__TASK STATEMENT__: Extract the entries below word for word, beginning with the first line and stopping after the line that contains "4. pixel 83 195".

__PROVIDED RECORDS__:
[BEGIN]

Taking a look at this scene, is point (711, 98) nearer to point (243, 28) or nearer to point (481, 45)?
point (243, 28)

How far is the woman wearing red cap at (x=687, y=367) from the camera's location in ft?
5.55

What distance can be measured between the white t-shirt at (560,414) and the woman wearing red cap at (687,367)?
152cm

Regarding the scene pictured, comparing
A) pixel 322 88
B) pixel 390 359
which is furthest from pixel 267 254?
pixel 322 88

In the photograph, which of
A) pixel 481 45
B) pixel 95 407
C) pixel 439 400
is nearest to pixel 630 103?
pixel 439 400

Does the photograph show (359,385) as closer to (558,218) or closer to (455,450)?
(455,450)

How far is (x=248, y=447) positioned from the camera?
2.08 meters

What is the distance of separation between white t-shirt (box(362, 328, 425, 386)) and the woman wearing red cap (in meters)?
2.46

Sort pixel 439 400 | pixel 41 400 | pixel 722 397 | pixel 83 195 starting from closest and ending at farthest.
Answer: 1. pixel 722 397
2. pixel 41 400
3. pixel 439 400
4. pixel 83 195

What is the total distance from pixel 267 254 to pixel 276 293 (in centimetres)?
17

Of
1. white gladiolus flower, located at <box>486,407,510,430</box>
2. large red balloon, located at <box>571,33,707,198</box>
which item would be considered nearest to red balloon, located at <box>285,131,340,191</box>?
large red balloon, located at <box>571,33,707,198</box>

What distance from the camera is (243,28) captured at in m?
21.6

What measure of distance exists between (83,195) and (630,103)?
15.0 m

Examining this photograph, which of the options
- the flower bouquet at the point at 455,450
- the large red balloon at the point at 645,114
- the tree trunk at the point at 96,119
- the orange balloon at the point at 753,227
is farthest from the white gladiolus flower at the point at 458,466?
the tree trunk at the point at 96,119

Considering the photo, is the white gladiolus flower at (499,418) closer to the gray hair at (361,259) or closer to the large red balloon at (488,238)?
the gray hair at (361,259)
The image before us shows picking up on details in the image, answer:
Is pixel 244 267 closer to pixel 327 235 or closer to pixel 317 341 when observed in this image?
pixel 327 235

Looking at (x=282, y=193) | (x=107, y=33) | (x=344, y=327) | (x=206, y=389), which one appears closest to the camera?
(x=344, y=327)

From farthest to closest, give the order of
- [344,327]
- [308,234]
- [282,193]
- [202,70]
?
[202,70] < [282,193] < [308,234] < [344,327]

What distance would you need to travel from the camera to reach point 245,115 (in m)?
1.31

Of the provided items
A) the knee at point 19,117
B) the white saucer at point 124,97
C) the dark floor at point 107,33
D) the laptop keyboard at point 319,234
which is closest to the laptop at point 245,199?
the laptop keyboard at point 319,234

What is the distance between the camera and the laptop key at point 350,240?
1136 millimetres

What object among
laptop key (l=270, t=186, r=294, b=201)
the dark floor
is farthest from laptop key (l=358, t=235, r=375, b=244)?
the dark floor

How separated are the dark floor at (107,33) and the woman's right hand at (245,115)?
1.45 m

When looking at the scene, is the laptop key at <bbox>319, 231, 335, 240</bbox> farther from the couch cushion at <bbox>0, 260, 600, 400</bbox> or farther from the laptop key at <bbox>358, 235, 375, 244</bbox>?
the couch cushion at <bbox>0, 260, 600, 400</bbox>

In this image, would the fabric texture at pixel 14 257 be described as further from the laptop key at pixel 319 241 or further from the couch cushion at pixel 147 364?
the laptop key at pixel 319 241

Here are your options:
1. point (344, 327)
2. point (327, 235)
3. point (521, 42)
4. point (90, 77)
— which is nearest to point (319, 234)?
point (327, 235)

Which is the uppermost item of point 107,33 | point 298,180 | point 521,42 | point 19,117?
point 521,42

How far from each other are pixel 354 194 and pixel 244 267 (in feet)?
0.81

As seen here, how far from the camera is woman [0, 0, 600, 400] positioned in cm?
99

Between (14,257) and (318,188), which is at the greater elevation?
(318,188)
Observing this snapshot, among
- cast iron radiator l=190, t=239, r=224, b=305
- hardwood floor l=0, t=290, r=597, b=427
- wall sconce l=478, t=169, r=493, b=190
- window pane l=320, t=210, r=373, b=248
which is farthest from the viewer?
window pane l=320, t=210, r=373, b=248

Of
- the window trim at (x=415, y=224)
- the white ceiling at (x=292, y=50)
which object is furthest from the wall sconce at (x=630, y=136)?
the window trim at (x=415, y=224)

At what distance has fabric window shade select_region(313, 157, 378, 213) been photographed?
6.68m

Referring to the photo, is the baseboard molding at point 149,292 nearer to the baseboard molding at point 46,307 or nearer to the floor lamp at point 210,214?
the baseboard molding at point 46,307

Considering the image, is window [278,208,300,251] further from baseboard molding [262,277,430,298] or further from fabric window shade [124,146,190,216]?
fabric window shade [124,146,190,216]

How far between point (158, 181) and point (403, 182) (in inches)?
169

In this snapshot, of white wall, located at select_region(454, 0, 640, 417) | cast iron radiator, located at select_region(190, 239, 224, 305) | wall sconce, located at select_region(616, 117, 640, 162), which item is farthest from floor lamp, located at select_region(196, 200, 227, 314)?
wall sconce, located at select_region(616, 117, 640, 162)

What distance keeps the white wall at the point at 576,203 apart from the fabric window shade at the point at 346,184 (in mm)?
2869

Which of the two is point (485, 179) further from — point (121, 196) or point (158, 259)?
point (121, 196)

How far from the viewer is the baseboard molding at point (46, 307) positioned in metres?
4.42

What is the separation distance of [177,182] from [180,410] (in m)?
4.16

[END]

__TASK RESPONSE__:
Taking a look at this scene, is point (711, 98) nearer to point (243, 28) or nearer to point (481, 45)?
point (243, 28)

How far is the woman wearing red cap at (x=687, y=367) from the camera's location in ft?
5.55

What distance can be measured between the white t-shirt at (560,414) and the woman wearing red cap at (687,367)?
152cm

Regarding the scene pictured, comparing
A) pixel 322 88
B) pixel 390 359
which is furthest from pixel 267 254?
pixel 322 88

In the photograph, which of
A) pixel 481 45
B) pixel 95 407
C) pixel 439 400
is nearest to pixel 630 103?
pixel 439 400

Does the photograph show (359,385) as closer to (558,218) or closer to (455,450)?
(455,450)

How far is (x=248, y=447) positioned from the camera?
2.08 meters

What is the distance of separation between white t-shirt (box(362, 328, 425, 386)) and the woman wearing red cap (in meters)?
2.46

Sort pixel 439 400 | pixel 41 400 | pixel 722 397 | pixel 83 195 starting from closest and ending at farthest.
Answer: 1. pixel 722 397
2. pixel 41 400
3. pixel 439 400
4. pixel 83 195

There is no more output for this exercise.